Okay Alex lift your bottom. Nothing. So in the end he yanks them. I am placating. Its Okay Dad.
You’re cruel to an old man.
Yes Dad I know.
He’s not that strong. You hold his wrists, can you? the doctor says to me. I am the client who digs in. Who says yes I can hold him, my writhing rabid dog, while you trim his nails.
Okay. I will. I grip them. They are thin. I push them down so the doctor can get a look. Dad is swearing and cursing me.
Get off me. Get off me. You brute.
The doctor is pawing down there.
He might as well be sawing it off for all the screaming Dad is doing. Is it really that sore I wonder? Is it just being restrained? Some dogs (think Cavalier King Charles Spaniel ) start to panic before a thing is done to them, screaming before anyone has touched them even. Is this Dad?

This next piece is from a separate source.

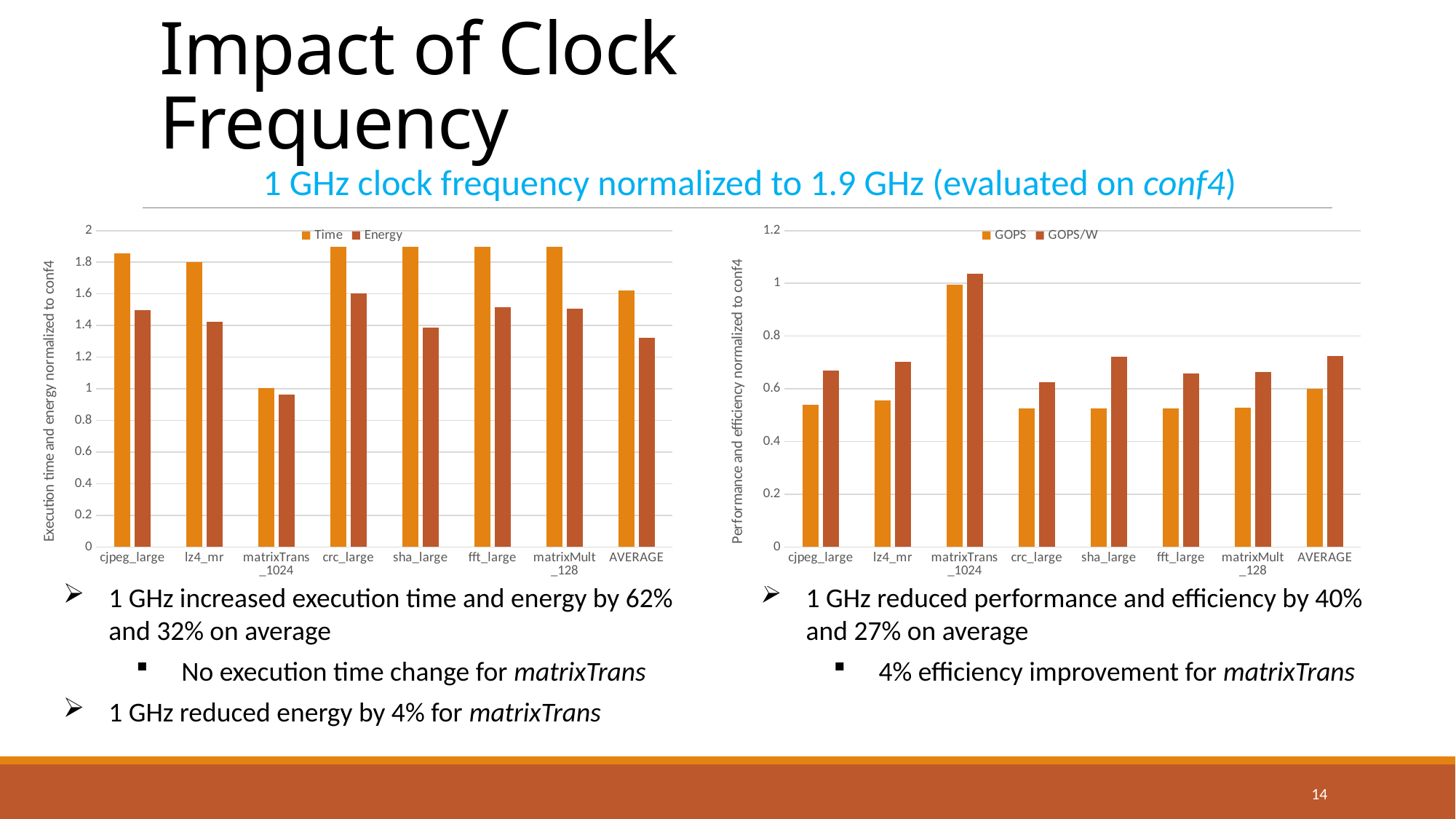
On the right chart, what are the two series named in the legend? GOPS and GOPS/W On the right chart, for sha_large, which is larger: GOPS or GOPS/W? GOPS/W On the right chart, is the GOPS/W value for matrixTrans_1024 greater or less than 1? greater On the right chart, is the GOPS value for cjpeg_large greater or less than 0.6? less On the left chart, which category has the lowest Time value? matrixTrans_1024 On the left chart, how many categories are shown on the x axis? 8 On the left chart, how many series does the legend list? 2 On the left chart, which category has the highest Energy value? crc_large On the left chart, is the Energy value for AVERAGE greater or less than 1.2? greater What kind of chart is the right chart? Bar chart On the right chart, which category has the highest GOPS value? matrixTrans_1024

It’s thrombosed and woody but its not recurrence, the urologist says. I suspect the issue the staff is having is getting to it to clean him. But I don’t think there is benefit in doing more surgery. It might end up with a worse non-healing area. We could do some radiation for the pain. But he is still urinating. Actually if he stopped urinating it would be quick. It’s a good way to go. A potassium spike stops the heart.

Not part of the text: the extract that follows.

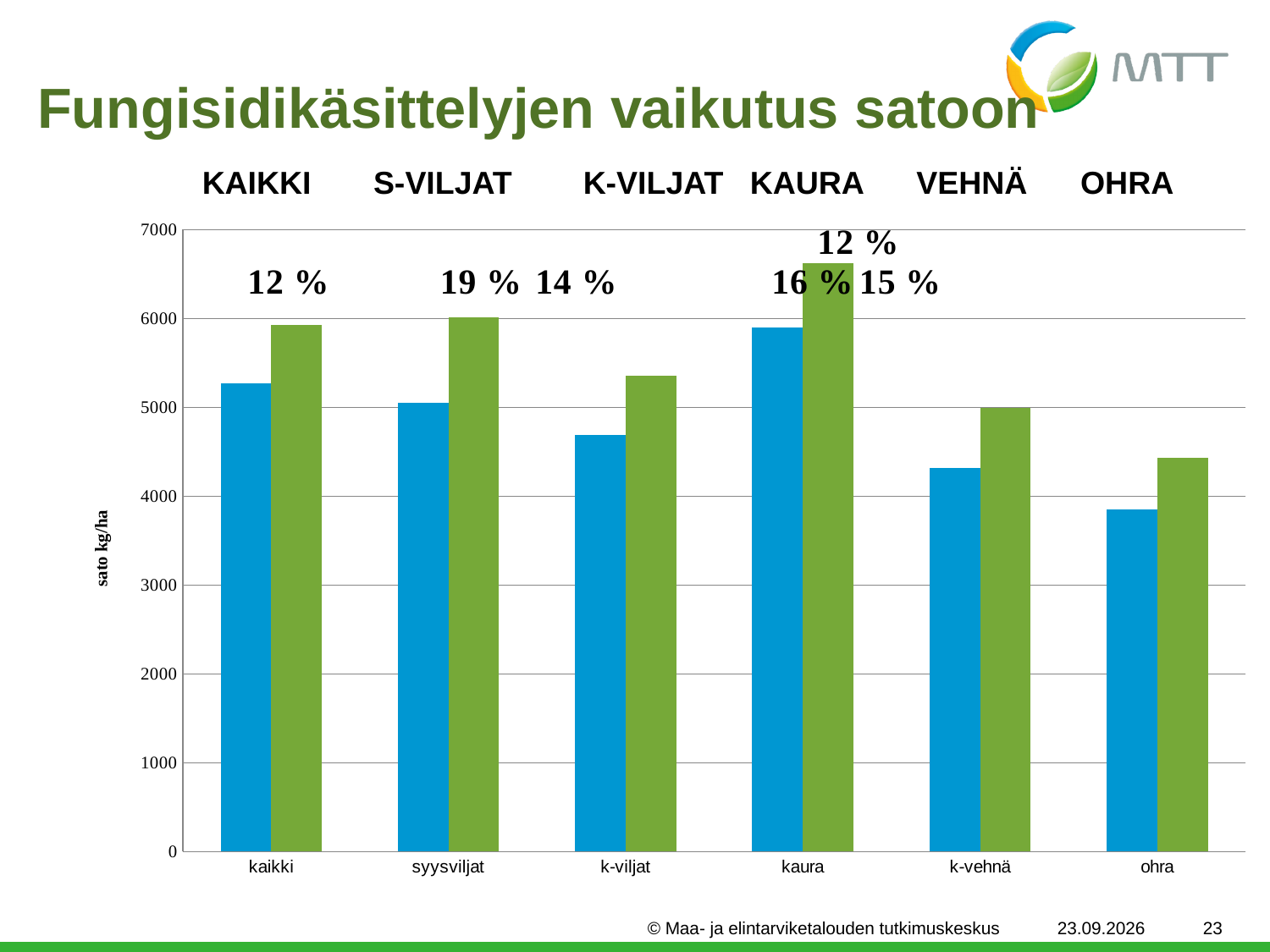
What is the title of the slide containing the chart? Fungisidikäsittelyjen vaikutus satoon What percentage is printed above the bars for KAIKKI? 12 % Which category has the highest percentage label printed above its bars? S-VILJAT For k-vehnä, which bar is taller, the blue one or the green one? the green one What is the y-axis label of the chart? sato kg/ha Which bar in the chart is the shortest? the blue bar for ohra Is the value of the blue bar for ohra greater or less than 4000? less Which bar in the chart is the tallest? the green bar for kaura What kind of chart is shown on the slide? bar chart What percentage is printed above the bars for S-VILJAT? 19 % How many categories are shown on the x axis of the chart? 6 Is the value of the green bar for kaura greater or less than 6000? greater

We are talking about him across his woody penis while he rants and shouts. The urologist is pulling his nappy back up and we are telling him its over but he is still shouting abuse at us.
I want to hear the doctor Dad. Shh shh.
I think what we need to do is talk to the nursing home about what they see as the difficulties in managing the area. We can give him more pain relief but I think surgery is ill advised and he isn’t a good candidate. And he can’t have more clexane after the subdural bleed. We’re limited in what we can do.

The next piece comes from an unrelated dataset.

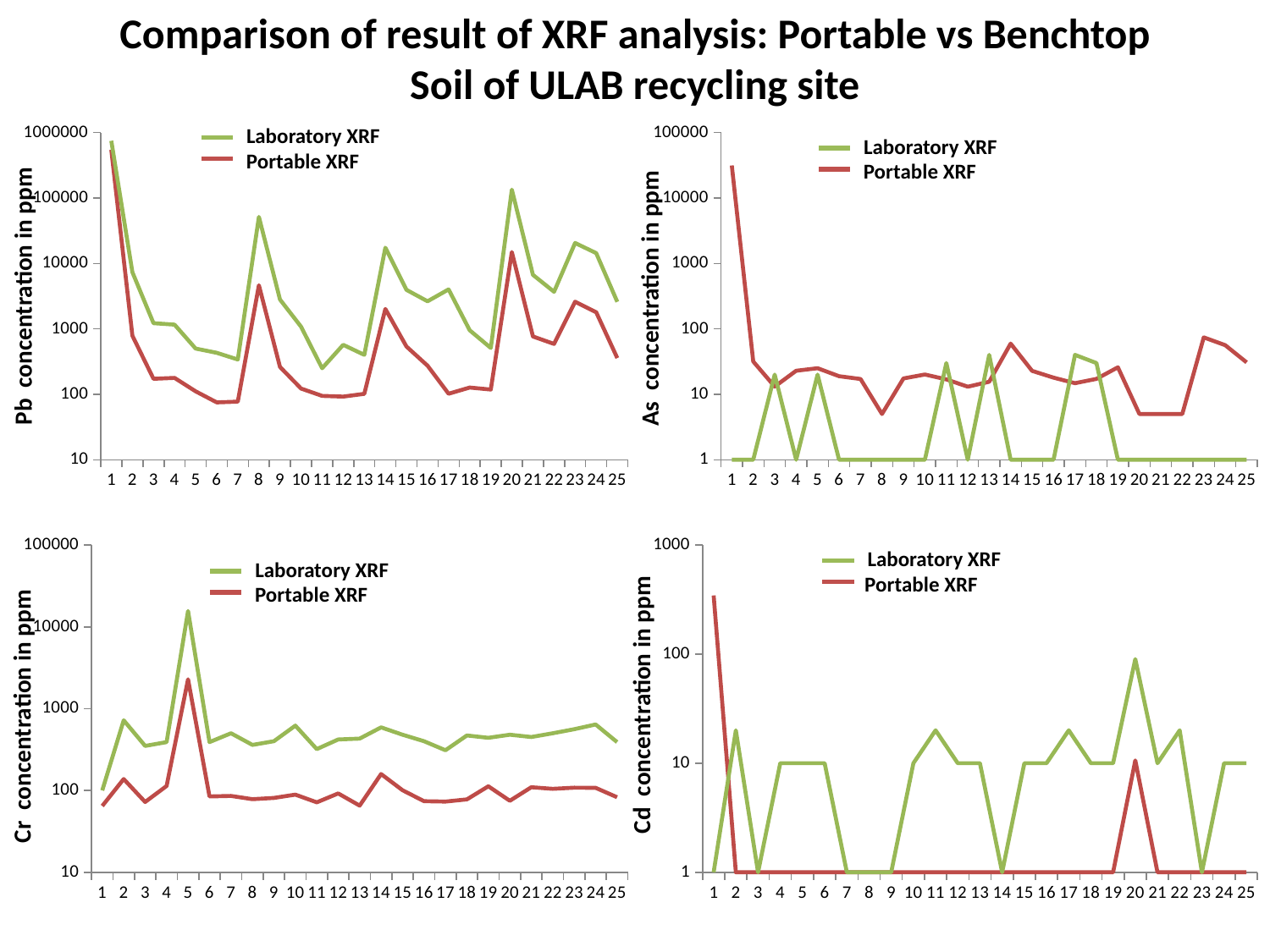
In the Pb concentration chart (top left), is the Laboratory XRF value at sample 1 greater or less than 100000? greater What kind of chart is the Pb concentration chart (top left)? line chart In the Pb concentration chart (top left), at which sample number is the Laboratory XRF value highest? 1 In the Pb concentration chart (top left), is the Portable XRF value at sample 20 greater or less than 10000? greater In the Cd concentration chart (bottom right), at which sample number is the Laboratory XRF value highest? 20 What colour is the Laboratory XRF line in the charts on this slide? green In the Cr concentration chart (bottom left), is the Laboratory XRF value at sample 5 greater or less than 10000? greater In the Pb concentration chart (top left), at sample 8, which series has the higher value, Laboratory XRF or Portable XRF? Laboratory XRF How many series does the legend of the Pb concentration chart (top left) list? 2 In the Cr concentration chart (bottom left), at which sample number is the Portable XRF value highest? 5 How many sample points are plotted along the x axis of the Cr concentration chart (bottom left)? 25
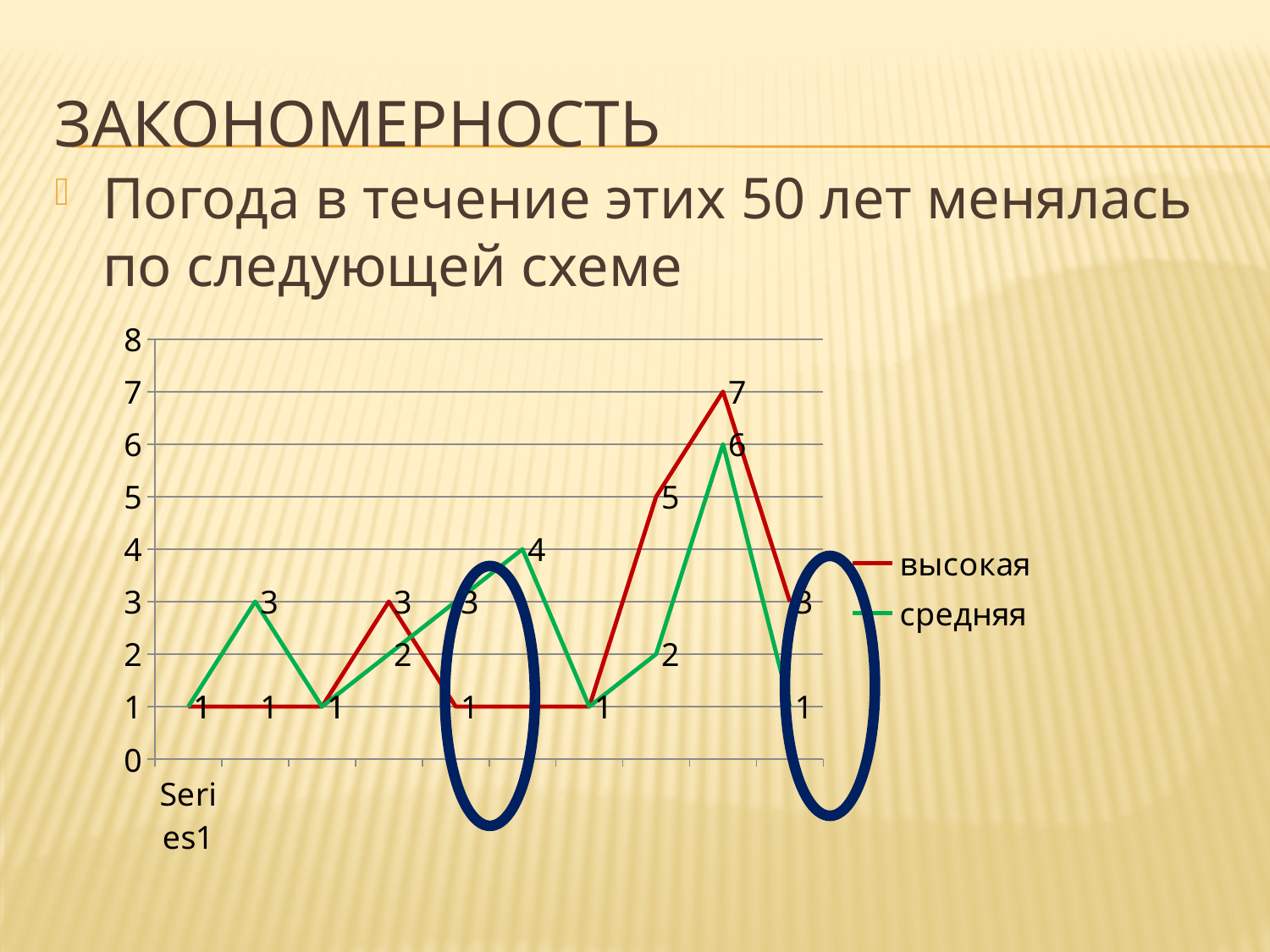
How many series does the legend list? 2 What is the lowest value reached by the series "средняя"? 1 What is the lowest value reached by the series "высокая"? 1 What is the difference between the peak value of "высокая" and the peak value of "средняя"? 1 Which colour is used for the series "высокая"? red What is the highest value reached by the series "высокая"? 7 What kind of chart is shown on the slide? line chart What is the value of the series "высокая" at the last point on the right? 3 What are the two series named in the legend? высокая and средняя What is the highest value reached by the series "средняя"? 6 Which series reaches the higher peak value, "высокая" or "средняя"? высокая What is the value of the series "средняя" at the first point (labelled Series1)? 1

I ask about a suprapubic catheter.
Hmm not necessary while he is urinating.
I just don’t want him to be in pain, I say. I don’t want him to have more intervention if it is likely to be bad for him. Tears are welling up again. I’ll be guided by you, I say. I am thinking what I want is for someone to take the responsibility out of my hands.
In my head I am thinking how crazy it is that we are talking about a urethral blockage causing a spike in blood potassium as a good way to go. Now we are imagining scenarios that are quick and painless. I think I know a quick and painless way – it’s called euthanasia and I do it to animals on a regular basis.
People don’t want to see their animals suffer and at the end of their lives they decide the time to bring them to the vet clinic. I give them a sedation that sinks their head to the table. They probably feel like they are floating. Then I clip a foreleg and put a tourniquet around the elbow. A vessel stands up. I slide the needle into the vein and a rush of blood comes into the hub, mixing with the green pentobarbitone, the red turns blue-black. I unclamp the rubber band and tell the owner I am going to inject now and they might sense their beloved pet slipping away. I inject slowly, as slowly as I can. By the time the ten mls is into the animal all breathing has stopped and the heart has slowed down. I change syringes for the next ten mls. By the end of this syringe the heart will have stopped. I say Nice and Peaceful like saying it will make it so and place a hand on the dog’s head or on the client’s hand if it is nearby. I check the heart. It is never beating but I take a minute to listen. Then I tell them their pet has passed away. Then they cry.
But my old Dad must hope for a quick and painless death some time in the future. We still don’t know how it’ll be. But this hospital business is not helping him.
We have been here six hours and the decision is made to do nothing. He can go home tomorrow. Endone might be a good thing. He’ll be more sedated.
The nurse brings me a cup of weak, luke-warm tea the colour of a muddy puddle. She had no teaspoon so she brings me a knife for which to stir. I am stirring my tea with a knife and Dad is asking me why I am staring at him.
I am thinking of how to kill you Dad, but this knife ain’t sharp enough.